PROBLEM DETAILS
Could you set down exactly the lines of the data below, starting at the one that holds "scientific name: Rattus" and ending at the one that holds "[camera trap, volunteer-labeled]", both included, and only those?
(RECORDS SUPPLIED)
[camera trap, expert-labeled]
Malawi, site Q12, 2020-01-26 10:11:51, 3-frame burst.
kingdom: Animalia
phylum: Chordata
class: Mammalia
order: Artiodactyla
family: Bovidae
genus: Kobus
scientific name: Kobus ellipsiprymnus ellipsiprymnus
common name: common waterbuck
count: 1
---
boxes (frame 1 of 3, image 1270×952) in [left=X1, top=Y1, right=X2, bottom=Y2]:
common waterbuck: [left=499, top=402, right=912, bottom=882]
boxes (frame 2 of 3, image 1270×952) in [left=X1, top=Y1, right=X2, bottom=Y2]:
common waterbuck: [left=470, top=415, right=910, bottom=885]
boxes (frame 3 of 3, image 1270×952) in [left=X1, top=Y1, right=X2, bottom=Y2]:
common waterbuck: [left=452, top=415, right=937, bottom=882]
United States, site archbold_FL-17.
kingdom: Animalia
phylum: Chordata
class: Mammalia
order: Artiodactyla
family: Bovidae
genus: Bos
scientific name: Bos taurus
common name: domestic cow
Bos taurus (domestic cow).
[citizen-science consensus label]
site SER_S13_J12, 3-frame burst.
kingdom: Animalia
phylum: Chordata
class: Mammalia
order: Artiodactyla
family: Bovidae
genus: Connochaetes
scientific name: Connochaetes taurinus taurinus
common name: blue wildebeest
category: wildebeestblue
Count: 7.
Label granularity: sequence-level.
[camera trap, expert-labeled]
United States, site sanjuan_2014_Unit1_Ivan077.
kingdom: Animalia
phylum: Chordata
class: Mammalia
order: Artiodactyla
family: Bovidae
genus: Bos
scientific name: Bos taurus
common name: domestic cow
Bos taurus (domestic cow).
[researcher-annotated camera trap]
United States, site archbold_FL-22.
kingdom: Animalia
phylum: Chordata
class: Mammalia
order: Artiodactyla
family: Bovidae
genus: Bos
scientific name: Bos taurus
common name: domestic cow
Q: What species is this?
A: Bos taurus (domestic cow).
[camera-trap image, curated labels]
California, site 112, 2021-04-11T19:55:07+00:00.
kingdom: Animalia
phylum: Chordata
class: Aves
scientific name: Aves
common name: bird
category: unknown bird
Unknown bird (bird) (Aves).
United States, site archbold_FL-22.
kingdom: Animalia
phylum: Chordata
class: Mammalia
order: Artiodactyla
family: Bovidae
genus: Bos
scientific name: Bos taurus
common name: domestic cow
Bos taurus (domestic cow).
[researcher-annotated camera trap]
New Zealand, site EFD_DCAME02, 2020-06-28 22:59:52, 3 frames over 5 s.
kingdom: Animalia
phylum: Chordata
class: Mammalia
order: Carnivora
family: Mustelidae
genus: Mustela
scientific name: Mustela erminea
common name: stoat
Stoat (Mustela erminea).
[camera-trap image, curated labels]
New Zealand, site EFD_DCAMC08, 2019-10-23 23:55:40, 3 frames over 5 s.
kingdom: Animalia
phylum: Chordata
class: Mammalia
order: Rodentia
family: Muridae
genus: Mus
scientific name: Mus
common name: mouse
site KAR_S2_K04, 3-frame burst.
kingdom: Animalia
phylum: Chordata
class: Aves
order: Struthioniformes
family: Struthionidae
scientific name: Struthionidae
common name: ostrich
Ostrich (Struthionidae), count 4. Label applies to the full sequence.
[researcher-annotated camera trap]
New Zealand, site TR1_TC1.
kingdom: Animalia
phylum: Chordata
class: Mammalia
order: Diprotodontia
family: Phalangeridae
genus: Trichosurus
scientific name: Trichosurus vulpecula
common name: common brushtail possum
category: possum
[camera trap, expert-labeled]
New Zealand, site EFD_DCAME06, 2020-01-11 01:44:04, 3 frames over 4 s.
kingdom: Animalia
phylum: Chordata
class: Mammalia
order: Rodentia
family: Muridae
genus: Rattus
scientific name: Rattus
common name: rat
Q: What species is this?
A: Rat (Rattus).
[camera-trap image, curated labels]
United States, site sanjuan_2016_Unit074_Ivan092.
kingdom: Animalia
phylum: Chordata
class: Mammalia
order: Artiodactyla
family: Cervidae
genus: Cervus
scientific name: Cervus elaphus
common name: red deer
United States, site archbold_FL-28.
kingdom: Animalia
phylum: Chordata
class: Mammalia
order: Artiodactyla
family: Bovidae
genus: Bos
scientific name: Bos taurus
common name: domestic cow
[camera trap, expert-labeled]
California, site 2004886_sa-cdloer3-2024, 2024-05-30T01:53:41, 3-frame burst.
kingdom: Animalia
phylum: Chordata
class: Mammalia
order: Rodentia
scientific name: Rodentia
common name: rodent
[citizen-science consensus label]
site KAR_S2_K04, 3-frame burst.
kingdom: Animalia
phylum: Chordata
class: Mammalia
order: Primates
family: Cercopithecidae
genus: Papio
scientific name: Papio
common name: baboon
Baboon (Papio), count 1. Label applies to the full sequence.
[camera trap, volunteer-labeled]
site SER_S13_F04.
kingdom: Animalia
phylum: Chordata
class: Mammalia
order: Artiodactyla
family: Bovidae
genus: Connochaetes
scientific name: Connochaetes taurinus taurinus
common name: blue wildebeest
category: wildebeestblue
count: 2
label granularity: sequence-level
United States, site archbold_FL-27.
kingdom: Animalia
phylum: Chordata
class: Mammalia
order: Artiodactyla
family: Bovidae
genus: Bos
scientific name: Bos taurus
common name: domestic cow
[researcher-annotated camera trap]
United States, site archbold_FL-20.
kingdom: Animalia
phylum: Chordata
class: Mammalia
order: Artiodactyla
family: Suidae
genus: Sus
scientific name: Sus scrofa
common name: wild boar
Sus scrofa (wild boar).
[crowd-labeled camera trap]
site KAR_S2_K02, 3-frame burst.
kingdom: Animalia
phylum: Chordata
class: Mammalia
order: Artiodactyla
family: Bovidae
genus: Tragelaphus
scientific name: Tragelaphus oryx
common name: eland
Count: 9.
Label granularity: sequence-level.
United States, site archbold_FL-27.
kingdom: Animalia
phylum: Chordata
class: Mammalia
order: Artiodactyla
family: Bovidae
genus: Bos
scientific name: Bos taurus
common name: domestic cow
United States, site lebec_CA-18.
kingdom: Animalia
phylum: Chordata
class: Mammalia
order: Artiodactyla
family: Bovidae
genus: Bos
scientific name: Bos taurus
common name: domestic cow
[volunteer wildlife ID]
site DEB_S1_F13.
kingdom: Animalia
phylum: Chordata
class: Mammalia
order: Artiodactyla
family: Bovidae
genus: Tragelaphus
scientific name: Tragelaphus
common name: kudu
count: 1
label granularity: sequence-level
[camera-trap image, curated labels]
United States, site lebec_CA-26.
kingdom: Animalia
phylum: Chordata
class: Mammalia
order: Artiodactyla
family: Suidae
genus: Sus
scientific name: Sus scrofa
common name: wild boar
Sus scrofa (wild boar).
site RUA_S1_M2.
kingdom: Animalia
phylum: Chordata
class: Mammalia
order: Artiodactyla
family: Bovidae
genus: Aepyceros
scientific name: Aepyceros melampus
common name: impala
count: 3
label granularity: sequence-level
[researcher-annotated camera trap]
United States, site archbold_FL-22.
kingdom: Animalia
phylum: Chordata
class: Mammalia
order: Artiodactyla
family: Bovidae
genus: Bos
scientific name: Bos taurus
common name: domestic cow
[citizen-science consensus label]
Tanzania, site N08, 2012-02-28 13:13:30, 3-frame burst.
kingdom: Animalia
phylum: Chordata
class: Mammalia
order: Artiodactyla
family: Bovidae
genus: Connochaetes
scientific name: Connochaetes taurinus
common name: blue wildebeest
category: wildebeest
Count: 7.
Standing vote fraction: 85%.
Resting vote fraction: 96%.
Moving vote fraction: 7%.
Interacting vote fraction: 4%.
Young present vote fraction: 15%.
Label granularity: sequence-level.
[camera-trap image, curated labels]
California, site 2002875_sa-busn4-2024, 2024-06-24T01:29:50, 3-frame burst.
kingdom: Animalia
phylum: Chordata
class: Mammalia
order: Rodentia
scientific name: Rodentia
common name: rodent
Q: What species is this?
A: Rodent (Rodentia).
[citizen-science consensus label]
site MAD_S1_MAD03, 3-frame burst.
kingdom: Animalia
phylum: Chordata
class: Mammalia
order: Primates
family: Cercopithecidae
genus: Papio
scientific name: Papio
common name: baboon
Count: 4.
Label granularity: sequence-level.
(End RECORDS SUPPLIED)
EXERCISE ANSWER
scientific name: Rattus
common name: rat
Q: What species is this?
A: Rat (Rattus).
[camera-trap image, curated labels]
United States, site sanjuan_2016_Unit074_Ivan092.
kingdom: Animalia
phylum: Chordata
class: Mammalia
order: Artiodactyla
family: Cervidae
genus: Cervus
scientific name: Cervus elaphus
common name: red deer
United States, site archbold_FL-28.
kingdom: Animalia
phylum: Chordata
class: Mammalia
order: Artiodactyla
family: Bovidae
genus: Bos
scientific name: Bos taurus
common name: domestic cow
[camera trap, expert-labeled]
California, site 2004886_sa-cdloer3-2024, 2024-05-30T01:53:41, 3-frame burst.
kingdom: Animalia
phylum: Chordata
class: Mammalia
order: Rodentia
scientific name: Rodentia
common name: rodent
[citizen-science consensus label]
site KAR_S2_K04, 3-frame burst.
kingdom: Animalia
phylum: Chordata
class: Mammalia
order: Primates
family: Cercopithecidae
genus: Papio
scientific name: Papio
common name: baboon
Baboon (Papio), count 1. Label applies to the full sequence.
[camera trap, volunteer-labeled]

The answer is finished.